Usulüne uygun tebligata rağmen davalı … davaya cevap vermemiş, duruşmalara katılmamıştır.
Taraflarca dosyaya sunulan deliller incelenmiş, sigorta poliçesi ve hasar dosyası, … plaka sayılı aracın trafik tescil bilgileri, davacıya ait tedavi evrakları, UYAP sistemi üzerinden Diyarbakır Cumhuriyet Başsavcılığının … nolu soruşturma dosyası ile Diyarbakır 11. Asliye Ceza Mahkemesinin … esas sayılı dosyası celp edilerek dosya arasına kazandırılmış, davaya konu kaza nedeniyle davacıya rücuya tabi bir ödeme yapılıp yapılmadığı Sosyal Güvenlik Kurumundan sorulmuş, kusur durumunun tespiti yönünden Ankara Adli Tıp Kurumundan, davacının maluliyet durumunun tespiti için İstanbul Adli Tıp Kurumundan, tazminat hesabı yönünden ise aktüer bilirkişiden bilirkişi raporları alınmıştır.
Dava, … tarihinde davalı sigorta şirketi tarafından ZMMS sigorta poliçesi düzenlenen ve davalı …’un sevk ve idaresindeki aracın yaya halde bulunan davacıya çarpması sonucu meydana gelen trafik kazasından kaynaklı davalı sigorta şirketi ile işleten ve sürücüye yöneltilmiş geçici ve sürekli iş göremezlik tazminatı ile bakıcı gideri istemine ilişkindir.

▶ Veri listesi

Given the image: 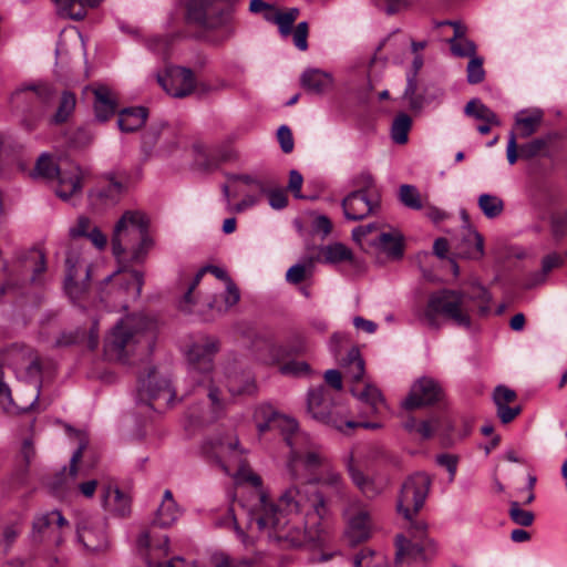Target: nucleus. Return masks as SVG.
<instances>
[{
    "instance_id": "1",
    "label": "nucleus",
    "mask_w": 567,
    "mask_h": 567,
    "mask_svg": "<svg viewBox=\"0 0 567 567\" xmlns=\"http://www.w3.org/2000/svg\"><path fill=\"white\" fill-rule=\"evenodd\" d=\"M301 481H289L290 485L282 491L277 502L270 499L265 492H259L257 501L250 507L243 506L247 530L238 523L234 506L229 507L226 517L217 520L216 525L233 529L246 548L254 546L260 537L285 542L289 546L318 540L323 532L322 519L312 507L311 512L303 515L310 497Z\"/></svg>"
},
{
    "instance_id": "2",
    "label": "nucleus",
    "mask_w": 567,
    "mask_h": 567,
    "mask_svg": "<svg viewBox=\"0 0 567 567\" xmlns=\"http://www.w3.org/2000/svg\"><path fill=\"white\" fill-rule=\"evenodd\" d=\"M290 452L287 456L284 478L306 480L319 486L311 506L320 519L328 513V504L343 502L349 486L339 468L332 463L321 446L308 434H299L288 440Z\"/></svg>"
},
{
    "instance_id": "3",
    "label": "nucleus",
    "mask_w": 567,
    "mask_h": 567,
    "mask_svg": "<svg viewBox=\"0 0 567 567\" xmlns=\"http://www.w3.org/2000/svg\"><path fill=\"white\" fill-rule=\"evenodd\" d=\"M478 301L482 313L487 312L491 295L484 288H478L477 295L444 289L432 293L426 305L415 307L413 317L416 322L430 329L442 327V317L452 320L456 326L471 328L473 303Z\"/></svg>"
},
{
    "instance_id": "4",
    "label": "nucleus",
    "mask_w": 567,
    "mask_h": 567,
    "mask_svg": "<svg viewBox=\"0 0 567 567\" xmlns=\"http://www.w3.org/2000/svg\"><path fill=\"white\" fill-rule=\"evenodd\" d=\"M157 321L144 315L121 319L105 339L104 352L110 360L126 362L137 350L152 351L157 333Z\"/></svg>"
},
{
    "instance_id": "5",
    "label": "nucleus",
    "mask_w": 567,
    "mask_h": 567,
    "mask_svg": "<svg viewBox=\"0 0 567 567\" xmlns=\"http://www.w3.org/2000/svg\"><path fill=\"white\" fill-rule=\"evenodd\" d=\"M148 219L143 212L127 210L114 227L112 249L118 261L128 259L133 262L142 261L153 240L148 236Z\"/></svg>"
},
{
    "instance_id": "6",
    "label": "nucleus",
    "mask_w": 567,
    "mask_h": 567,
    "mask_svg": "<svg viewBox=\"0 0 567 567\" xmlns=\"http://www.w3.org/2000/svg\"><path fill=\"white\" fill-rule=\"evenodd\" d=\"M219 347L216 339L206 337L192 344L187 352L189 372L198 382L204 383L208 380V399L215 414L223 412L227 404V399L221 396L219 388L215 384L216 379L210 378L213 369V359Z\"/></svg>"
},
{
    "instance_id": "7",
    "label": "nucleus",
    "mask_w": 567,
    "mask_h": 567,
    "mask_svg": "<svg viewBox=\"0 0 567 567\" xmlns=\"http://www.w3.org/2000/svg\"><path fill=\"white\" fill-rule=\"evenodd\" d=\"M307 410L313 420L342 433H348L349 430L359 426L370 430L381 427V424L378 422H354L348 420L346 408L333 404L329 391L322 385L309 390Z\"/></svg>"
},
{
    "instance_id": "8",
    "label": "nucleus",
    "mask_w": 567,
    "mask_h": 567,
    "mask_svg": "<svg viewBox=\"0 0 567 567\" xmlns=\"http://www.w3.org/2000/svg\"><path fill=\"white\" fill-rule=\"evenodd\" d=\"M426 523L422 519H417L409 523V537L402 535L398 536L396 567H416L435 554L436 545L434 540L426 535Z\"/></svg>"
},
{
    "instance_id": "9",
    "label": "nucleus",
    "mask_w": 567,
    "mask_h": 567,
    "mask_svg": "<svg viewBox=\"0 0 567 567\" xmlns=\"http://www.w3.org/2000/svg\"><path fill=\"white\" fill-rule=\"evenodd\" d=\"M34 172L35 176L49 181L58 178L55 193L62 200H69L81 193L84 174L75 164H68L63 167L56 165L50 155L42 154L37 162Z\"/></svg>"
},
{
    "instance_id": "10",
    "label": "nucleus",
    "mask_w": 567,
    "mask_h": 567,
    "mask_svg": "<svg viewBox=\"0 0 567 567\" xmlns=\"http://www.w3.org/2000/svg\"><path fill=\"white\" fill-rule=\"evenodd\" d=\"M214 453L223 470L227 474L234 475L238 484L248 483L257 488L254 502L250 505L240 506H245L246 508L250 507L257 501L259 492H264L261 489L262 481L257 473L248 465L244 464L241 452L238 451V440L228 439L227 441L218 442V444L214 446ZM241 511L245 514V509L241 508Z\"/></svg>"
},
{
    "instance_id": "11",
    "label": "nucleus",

▶ Yapılacak görevler
**A.** Dava metnine göre şu soruları cevaplayın:
(i) Kusur durumunun tespiti için hangi kurumdan rapor alınmıştır?
(ii) Kaza anında davacı hangi haldeydi?
(iii) Davacıya rücuya tabi bir ödeme yapılıp yapılmadığı hangi kuruma sorulmuştur?
**B.** Dava metninde "Usulüne uygun tebligata" ifadesinden başlayıp "bilirkişi raporları alınmıştır." ifadesi de dahil olmak üzere geçen kısmı aynen tekrarlayın.
**C.** Trafik kazası tazminatıyla ilgili dava metnini kaldığı yerden alıp sürdürün.
Öğelere ihtiyaç yoktur.

▶ Görevlere göre cevaplar
**A.**
(i) Ankara Adli Tıp Kurumu
(ii) Yaya halde
(iii) Sosyal Güvenlik Kurumu

**B.**
Usulüne uygun tebligata rağmen davalı … davaya cevap vermemiş, duruşmalara katılmamıştır.
Taraflarca dosyaya sunulan deliller incelenmiş, sigorta poliçesi ve hasar dosyası, … plaka sayılı aracın trafik tescil bilgileri, davacıya ait tedavi evrakları, UYAP sistemi üzerinden Diyarbakır Cumhuriyet Başsavcılığının … nolu soruşturma dosyası ile Diyarbakır 11. Asliye Ceza Mahkemesinin … esas sayılı dosyası celp edilerek dosya arasına kazandırılmış, davaya konu kaza nedeniyle davacıya rücuya tabi bir ödeme yapılıp yapılmadığı Sosyal Güvenlik Kurumundan sorulmuş, kusur durumunun tespiti yönünden Ankara Adli Tıp Kurumundan, davacının maluliyet durumunun tespiti için İstanbul Adli Tıp Kurumundan, tazminat hesabı yönünden ise aktüer bilirkişiden bilirkişi raporları alınmıştır.

**C.**
… plaka sayılı aracın …. tarihleri arasında geçerli olmak üzere davalı sigorta şirketi tarafından zorunlu mali sorumluluk sigorta poliçesinin düzenlendiği, poliçede sakatlanma ve ölüm halinde kişi başı maddi tazminat üst limitinin … TL olarak belirlendiği, kaza tespit tutanağına göre … tarihinde davaya konu kazanın meydana geldiği, kaza nedeniyle Diyarbakır Cumhuriyet Başsavcılığının …. nolu dosyası üzerinden yürütülen soruşturma sonucu davalı … hakkında taksirle yaralamaya sebebiyet verme suçundan iddianame düzenlendiği ve Diyarbakır 11. Asliye Ceza Mahkemesinin … esasını aldığı, dava açılmadan önce davacı tarafından davalı sigorta şirketine yapılan başvuruya istinaden herhangi bir ödeme yapılmadığı, yine dava açılmadan önce zorunlu arabuluculuk sürecinin görüşme sonucunda anlaşamama ile sonuçlandığı, kaza nedeniyle davacının yaralanmasına bağlı olarak SGK tarafından peşin sermaye değerli rücuya tabi her hangi bir ödeme yapılmadığı, dosya içerisinde yer alan bilgi ve belgelerden anlaşılmaktadır.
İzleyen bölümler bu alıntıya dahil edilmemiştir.